In this play during the Champions League Round of 16 first leg against Besiktas, Vidal is positioned deep and still manages to deliver a long aerial pass to Lewandowski up front to get him in position for a goalscoring opportunity.
For a multi-dimensional midfielder like Vidal, he is one of the rare players that can fit in for any of the powerhouse teams in Europe. As a player that can cover so much space on the pitch and puts winning at the top of his priority for the team, there is a reason why he is beloved by so many of his former team-mates.
How Vidal will fit in at Barca
Due to his capabilities of being a versatile midfielder, Vidal will provide Ernesto Valverde with a multitude of options as to how he would fit into the team. He can play in Valverde’s 4-3-3 or 4-4-2 formation while playing in any midfield role that the coaching staff prefer.
Now while he is not a controlling type of midfielder like a Thiago or Pjanic, Vidal has unique attributes that would bolster a Barcelona midfield in dire need of major changes. His defensive capabilities will provide support for the backline and also for Sergio Busquets. When in possession, Vidal can open up play with outlet passes out wide to Philippe Coutinho and Ousmane Dembele. When in the attack, Vidal can provide support for the forwards up front — something players such as Paulinho and Andre Gomes struggled to do so. And more importantly, his presence in the middle third will dictate pace and tempo of the midfield -- a trait Barca have desperately needed in the Champions League over the past couple of seasons.

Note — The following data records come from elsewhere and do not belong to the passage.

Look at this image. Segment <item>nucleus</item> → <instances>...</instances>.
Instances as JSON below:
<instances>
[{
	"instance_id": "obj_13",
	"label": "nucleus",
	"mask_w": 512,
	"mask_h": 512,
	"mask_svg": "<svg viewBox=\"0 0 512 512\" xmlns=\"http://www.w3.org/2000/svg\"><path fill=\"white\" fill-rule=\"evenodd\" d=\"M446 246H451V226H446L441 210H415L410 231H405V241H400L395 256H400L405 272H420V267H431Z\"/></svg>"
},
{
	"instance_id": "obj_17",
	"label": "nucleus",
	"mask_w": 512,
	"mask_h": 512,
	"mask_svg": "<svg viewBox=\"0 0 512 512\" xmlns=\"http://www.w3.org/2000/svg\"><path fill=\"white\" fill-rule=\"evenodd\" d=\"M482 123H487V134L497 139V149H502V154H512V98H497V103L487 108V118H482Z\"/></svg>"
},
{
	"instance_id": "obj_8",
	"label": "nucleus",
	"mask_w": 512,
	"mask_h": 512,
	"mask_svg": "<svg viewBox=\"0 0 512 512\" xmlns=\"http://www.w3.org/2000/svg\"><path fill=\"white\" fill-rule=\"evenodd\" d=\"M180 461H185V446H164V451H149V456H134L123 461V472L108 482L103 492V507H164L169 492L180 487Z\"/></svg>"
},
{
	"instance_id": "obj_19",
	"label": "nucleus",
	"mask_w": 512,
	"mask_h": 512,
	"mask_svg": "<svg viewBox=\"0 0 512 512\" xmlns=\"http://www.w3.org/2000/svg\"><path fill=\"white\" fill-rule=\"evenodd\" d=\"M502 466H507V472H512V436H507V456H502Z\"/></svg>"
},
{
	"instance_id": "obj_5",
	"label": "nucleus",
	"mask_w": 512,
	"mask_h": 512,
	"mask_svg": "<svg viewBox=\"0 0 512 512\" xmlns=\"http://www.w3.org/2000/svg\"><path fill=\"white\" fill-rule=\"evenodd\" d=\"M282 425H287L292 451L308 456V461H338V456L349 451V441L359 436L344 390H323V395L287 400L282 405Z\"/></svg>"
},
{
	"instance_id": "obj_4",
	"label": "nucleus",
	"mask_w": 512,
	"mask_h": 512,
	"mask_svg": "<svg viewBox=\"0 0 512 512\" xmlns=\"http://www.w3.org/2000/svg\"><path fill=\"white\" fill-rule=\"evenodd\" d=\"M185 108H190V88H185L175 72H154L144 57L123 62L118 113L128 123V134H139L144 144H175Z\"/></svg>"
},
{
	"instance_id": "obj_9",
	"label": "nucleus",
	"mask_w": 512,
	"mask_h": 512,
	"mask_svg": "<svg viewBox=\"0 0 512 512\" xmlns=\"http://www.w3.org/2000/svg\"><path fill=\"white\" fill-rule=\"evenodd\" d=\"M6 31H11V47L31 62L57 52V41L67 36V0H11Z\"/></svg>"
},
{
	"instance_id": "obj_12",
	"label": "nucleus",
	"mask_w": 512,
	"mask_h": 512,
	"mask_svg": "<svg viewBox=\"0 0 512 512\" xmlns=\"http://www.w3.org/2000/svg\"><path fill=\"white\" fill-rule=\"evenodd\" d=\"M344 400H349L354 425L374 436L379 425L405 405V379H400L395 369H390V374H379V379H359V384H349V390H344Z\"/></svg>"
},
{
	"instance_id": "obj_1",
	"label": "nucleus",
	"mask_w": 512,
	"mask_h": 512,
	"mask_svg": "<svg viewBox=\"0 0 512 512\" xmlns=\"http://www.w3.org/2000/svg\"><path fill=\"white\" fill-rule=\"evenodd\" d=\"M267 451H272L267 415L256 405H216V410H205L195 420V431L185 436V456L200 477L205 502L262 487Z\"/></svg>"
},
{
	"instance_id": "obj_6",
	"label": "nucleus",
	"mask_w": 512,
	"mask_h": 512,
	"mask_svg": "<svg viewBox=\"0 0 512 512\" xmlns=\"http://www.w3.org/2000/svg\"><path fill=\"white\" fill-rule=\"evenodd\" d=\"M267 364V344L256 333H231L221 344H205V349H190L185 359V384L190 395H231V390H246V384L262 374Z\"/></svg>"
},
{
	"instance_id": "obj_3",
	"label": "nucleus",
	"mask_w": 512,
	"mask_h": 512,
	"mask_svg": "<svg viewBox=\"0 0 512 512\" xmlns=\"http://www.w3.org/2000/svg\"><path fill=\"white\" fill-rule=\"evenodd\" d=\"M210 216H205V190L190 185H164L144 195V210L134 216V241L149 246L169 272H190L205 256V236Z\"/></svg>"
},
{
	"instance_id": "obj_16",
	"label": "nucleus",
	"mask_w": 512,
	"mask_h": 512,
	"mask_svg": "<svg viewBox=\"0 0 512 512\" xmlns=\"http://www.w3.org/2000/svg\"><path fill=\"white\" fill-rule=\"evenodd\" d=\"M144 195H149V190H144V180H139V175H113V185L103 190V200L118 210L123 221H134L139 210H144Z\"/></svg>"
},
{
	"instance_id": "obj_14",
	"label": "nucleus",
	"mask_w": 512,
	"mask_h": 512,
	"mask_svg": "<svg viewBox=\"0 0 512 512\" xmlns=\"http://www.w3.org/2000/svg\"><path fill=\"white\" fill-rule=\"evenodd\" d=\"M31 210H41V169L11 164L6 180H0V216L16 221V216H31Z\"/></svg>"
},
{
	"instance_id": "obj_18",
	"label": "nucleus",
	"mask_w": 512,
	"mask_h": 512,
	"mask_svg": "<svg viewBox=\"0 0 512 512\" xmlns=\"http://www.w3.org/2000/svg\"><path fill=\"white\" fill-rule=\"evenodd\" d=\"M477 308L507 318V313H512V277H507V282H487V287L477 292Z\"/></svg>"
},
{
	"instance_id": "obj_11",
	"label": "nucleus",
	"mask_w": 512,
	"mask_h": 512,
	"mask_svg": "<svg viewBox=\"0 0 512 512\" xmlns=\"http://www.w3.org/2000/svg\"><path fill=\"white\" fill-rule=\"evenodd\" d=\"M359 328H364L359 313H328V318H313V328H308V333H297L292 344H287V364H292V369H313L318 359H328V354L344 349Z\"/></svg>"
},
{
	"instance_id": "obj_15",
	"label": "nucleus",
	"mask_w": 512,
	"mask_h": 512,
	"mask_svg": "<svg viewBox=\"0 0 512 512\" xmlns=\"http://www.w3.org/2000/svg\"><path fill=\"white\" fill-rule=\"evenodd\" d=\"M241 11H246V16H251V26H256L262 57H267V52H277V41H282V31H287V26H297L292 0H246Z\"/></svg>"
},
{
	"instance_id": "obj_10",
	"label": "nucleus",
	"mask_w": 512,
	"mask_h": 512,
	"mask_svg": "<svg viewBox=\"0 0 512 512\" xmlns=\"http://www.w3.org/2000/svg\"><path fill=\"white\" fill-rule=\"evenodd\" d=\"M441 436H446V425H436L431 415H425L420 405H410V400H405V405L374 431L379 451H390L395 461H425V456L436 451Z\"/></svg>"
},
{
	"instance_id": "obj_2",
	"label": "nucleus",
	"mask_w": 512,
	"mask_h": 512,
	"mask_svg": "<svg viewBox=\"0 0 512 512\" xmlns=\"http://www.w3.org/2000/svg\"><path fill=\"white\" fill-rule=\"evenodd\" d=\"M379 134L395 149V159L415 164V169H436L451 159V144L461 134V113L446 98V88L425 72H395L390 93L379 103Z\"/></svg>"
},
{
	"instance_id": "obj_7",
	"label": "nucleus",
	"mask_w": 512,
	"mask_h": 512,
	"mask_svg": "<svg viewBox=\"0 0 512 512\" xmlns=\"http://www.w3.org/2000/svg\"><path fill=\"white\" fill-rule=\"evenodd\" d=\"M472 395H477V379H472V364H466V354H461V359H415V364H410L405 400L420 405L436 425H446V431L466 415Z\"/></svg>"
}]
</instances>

The two major question marks in regards to his fit with Barca are his injuries and age. Vidal is coming off a season where he missed significant time due to his recurring knee problems and a calf muscle strain. And with midfielders over the age of 30, many begin a slow decline and are unable to return back to prime form. There were glimpses of this last season with Bayern as he had issues with tracking back on counter attacks and at times began to isolate himself late in games.
It should be a high priority for both Vidal and the coaching staff to monitor his health while also providing him with rest throughout the season to keep him fresh for the long and tiring campaign.
Regardless of the perspective for which one would view this transfer, Vidal joining Barcelona is a low risk and high reward deal. Barcelona did not have to overpay for Vidal in the current inflated transfer market and the deal is just a three-year contract. He is only a short-term solution for the midfield. If he struggles or if injuries deteriorate his availability, then Barcelona could look to sell him or loan him out for the remainder of his contract. But if he excels, then he would provide a much-needed solution to Barca’s midfield. Even at age 31, Vidal has plenty to prove and he is at the right club to do it.